Se dice mucho, es el mejor libro que he escrito hasta el momento. Pero es que en este caso es verdad
Loureiro (Pontevedra, 1975), por su parte, no disimula su propio entusiasmo ante su nuevo trabajo, el décimo y el que le ha convertido en una destacada voz del Noir gallego. Por algo, sus libros han sido traducidos a más de veinte idiomas, como el anterior, Cuando la tormenta pase, que se está abriendo camino en la actualidad en EEUU y ya figura en el cuarto puesto entre los cien más vendidos. Otros títulos suyos están camino de la versión audiovisual.

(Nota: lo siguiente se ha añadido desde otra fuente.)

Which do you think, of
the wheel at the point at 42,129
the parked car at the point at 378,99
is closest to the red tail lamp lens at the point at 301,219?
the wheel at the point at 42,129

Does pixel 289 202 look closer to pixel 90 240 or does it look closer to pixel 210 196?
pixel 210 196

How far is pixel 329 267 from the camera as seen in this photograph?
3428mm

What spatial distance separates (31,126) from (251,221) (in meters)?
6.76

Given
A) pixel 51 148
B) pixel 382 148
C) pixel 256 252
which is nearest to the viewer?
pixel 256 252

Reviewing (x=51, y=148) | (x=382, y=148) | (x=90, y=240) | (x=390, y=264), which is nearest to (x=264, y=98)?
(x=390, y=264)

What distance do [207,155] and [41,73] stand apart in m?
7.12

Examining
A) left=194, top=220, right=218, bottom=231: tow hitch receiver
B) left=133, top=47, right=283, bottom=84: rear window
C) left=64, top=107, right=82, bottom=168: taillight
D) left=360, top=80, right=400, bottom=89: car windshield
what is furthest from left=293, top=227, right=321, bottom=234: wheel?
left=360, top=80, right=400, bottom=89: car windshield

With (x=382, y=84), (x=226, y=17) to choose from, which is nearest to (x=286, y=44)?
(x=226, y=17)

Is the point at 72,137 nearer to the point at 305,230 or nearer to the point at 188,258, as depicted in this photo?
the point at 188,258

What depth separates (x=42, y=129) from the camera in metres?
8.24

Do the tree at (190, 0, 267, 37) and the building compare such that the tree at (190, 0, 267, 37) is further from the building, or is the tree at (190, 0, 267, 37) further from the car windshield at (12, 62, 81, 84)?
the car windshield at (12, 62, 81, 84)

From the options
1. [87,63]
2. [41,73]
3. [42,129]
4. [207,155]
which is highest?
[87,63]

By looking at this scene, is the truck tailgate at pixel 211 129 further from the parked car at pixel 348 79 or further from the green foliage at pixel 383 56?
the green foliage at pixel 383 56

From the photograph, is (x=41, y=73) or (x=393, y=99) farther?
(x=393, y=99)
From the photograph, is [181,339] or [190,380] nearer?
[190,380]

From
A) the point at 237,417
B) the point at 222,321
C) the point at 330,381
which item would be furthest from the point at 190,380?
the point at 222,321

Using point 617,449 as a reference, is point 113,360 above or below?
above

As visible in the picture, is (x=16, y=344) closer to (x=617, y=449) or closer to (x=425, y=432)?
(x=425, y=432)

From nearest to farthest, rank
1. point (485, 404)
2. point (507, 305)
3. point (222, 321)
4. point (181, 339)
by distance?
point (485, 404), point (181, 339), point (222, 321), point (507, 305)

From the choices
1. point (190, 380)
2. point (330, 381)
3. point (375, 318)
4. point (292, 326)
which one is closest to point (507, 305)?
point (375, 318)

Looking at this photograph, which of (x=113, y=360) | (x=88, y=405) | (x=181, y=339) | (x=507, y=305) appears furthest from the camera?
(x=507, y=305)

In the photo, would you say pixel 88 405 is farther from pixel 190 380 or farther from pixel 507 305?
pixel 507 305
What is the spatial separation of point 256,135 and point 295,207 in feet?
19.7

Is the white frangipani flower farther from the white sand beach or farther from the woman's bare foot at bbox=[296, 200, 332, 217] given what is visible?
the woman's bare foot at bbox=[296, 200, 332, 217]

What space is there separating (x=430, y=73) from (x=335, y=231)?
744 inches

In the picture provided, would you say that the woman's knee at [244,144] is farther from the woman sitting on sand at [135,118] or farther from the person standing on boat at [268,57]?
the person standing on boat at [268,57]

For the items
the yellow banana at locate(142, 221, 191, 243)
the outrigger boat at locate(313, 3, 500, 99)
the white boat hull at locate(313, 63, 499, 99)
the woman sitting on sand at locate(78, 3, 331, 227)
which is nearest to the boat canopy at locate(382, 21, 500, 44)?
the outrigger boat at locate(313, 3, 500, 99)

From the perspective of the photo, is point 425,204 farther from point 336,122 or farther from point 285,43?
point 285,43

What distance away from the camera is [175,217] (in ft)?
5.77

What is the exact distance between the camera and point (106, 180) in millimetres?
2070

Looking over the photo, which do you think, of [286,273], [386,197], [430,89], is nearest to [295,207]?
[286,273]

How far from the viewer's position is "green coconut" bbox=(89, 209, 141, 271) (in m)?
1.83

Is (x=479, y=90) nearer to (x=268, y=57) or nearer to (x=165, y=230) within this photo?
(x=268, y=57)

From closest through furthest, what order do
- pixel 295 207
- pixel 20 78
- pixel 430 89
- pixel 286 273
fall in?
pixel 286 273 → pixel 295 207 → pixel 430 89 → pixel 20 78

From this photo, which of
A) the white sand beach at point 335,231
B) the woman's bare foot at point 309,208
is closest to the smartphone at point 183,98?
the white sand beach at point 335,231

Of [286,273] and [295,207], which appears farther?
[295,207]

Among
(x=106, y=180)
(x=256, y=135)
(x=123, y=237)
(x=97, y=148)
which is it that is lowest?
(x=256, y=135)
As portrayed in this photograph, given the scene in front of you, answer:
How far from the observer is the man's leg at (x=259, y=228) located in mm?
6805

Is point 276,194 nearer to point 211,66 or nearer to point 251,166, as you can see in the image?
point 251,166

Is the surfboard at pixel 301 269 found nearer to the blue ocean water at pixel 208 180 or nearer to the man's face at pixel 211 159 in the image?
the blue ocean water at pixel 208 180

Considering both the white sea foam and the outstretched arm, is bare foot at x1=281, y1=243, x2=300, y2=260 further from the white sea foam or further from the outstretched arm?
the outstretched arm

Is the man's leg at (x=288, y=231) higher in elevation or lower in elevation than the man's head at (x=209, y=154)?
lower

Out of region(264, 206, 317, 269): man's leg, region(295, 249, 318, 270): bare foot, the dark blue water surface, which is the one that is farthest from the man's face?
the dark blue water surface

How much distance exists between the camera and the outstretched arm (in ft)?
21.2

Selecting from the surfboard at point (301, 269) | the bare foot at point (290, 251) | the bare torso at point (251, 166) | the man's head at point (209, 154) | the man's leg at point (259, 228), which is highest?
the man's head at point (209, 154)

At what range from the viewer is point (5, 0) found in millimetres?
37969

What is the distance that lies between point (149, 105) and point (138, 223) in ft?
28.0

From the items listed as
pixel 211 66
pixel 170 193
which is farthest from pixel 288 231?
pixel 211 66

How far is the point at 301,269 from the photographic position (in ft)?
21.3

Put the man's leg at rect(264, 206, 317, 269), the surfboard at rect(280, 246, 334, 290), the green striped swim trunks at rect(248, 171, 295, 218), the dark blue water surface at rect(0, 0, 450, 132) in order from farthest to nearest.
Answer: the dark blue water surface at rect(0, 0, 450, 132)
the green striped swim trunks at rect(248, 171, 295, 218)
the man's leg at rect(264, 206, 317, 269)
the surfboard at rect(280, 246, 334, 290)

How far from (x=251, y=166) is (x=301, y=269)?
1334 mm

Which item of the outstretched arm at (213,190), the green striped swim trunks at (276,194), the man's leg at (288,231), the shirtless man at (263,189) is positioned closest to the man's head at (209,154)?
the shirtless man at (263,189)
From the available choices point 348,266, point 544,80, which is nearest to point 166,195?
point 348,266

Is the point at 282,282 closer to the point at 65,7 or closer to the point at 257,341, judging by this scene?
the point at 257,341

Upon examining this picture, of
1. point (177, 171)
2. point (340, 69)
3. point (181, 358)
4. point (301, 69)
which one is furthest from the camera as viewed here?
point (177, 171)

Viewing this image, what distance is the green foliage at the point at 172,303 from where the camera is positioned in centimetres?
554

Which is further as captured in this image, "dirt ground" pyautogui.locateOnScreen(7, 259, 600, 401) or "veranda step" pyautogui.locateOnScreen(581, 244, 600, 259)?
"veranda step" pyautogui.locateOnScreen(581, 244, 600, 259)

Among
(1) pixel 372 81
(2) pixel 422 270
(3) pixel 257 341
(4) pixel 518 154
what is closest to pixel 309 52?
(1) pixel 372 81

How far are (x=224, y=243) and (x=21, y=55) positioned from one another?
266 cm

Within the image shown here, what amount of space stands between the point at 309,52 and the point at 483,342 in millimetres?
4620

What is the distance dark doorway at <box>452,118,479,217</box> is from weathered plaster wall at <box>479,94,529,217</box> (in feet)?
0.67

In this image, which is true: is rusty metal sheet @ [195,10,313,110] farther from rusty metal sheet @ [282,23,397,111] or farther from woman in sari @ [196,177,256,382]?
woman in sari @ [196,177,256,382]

«Se dice mucho del último que es el mejor libro que uno ha escrito hasta el momento. Pero es que en este caso es verdad. A nivel técnico y de ejecución, no hubiese sido capaz de hacer esto antes. Es un thriller, es una novela que es muy compleja, que tiene que funcionar como como la maquinaria de un reloj. Todo tiene que estar encajado a la perfección. Cada acción tiene que generar una reacción. Cada pregunta tiene que tener una respuesta que, a su vez, genere nuevas preguntas. Y, sobre todo, tiene que tener muchos momentos de tensión y puntos de giro, porque que al final lo que buscas es que tenga el lector sentado en el borde de la silla», explica apasionado.
Es una novela que tiene vocación de entretenimiento, de evasión, de diversión
Para Loureiro, que ambienta el libro en el paisaje que mejor conoce, La Toja, en su océano, el Atlántico, donde la escapatoria es difícil, Antes de que todo cambie es una experiencia que pretende arrastrar al lector. «Es un libro que tiene vocación de entretenimiento, de evasión, de diversión. Para quien lo esté leyendo pase un buen rato y, al terminarlo, tenga esa sensación de pérdida que te queda al acabar un buen libro y decir, qué bien me lo he pasado, ha merecido la pena».
«Más allá de esta aventura, de este proyecto extraordinario que es matar a un montón de presidentes, lo que pretendo es a base de muchos giros, como todo thriller, llevar hasta el final con una una historia de perdón, porque a mí lo que me interesan son las emociones de los protagonistas. Y el perdón a uno mismo es el perdón más difícil de obtener», relata el autor sobre la intencionalidad de su obra.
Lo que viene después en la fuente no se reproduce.